* [Aufgabenstellung]: Führe den Forenbeitrag über SSDs, HDDs und den PCGH-PC nach seinem letzten Satz weiter.

* [Vorliegender Auszug]:
┌──

Da bin ich ehrlich gesagt ein Stück weit beim Wurstkuchen, was das Thema HDDs angeht.
Eine 2 TB SSD wäre doch in diesem Preissegment nicht nur angemessen, sondern m.E. schlicht zu erwarten. Mehr braucht es auch für den Großteil der Leute meist gar nicht. Wer sich wirklich sein System mit weiteren TB an Daten "zumüllen" will, der soll sich halt ne weitere Platte dranklemmen?!

HDDs haben für mich nur noch als Serverplatten eine Daseinsberechtigung, wo es doch zumeist eher auf GB/€ und auf Langzeittauglichkeit ankommt und weniger auf besonders hohe Zugriffs- und Transfergeschwindigkeiten (welche ohnehin durch das Netzwerk limitiert werden). Habe schon seit bestimmt 8 Jahren keine mechanischen Speichermedien mehr im (Client-)Rechner.

Aber gut, meckern kann man ja immer...
... wo wir dann auch schonmal dabei sind: 

Für den "günstigsten" PCGH PC, der immerhin satte 2.499 € kosten soll, kann man sicher diskutieren, ob ein vergleichsweise (unnötig) teurer 5800X da rein muss, und nicht auch entweder ein 5600X, oder gar ein 3700X in Frage kommt mit einem ordentlichen B550 Board.

└──

* [Bereitgestelltes Material]:
┌──

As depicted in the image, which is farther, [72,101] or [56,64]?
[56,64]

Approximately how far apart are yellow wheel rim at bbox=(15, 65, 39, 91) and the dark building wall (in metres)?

└──

* [Lösung]:
Die 2 TB HDD könnte man ganz weglassen und die SSD evtl. auf 2 TB upgraden
Und warum immer (noch) den ollen Mugen 5 und das Define 7? Da gibts doch bessere und zugleich optisch ansprechendere Komponenten zu ähnlichen Preisen.
Und Windows 10 Home? Also wenn schon ein Betriebssystem mitliefern, dann natürlich Win 10 Professional.


----------



## BonoVox_ (1. Februar 2021)

wurstkuchen schrieb:


> Echt? Und deine Spiele sind auf den 10TB HDDs? Wieso das bitte wenn du 2TB SSD hast? Was ist da sonst noch so drauf, illegale Filme?


----------



## BaMichi (9. Februar 2021)

blu3fire schrieb:


> Die aufgerufenen 2500€ sind schon bisschen too much. Für 2000€ bekommt man die Konfiguration Locker zusammen.


Garantie, Service, Zusammenbau, irgendjemand muss damit auch Geld verdienen.
Dass hier die meisten selbst schrauben können, dürfte klar sein. Dennoch hat so ein Komplettsystem immer noch Vorteile.


----------



## Barnabuzz (9. Februar 2021)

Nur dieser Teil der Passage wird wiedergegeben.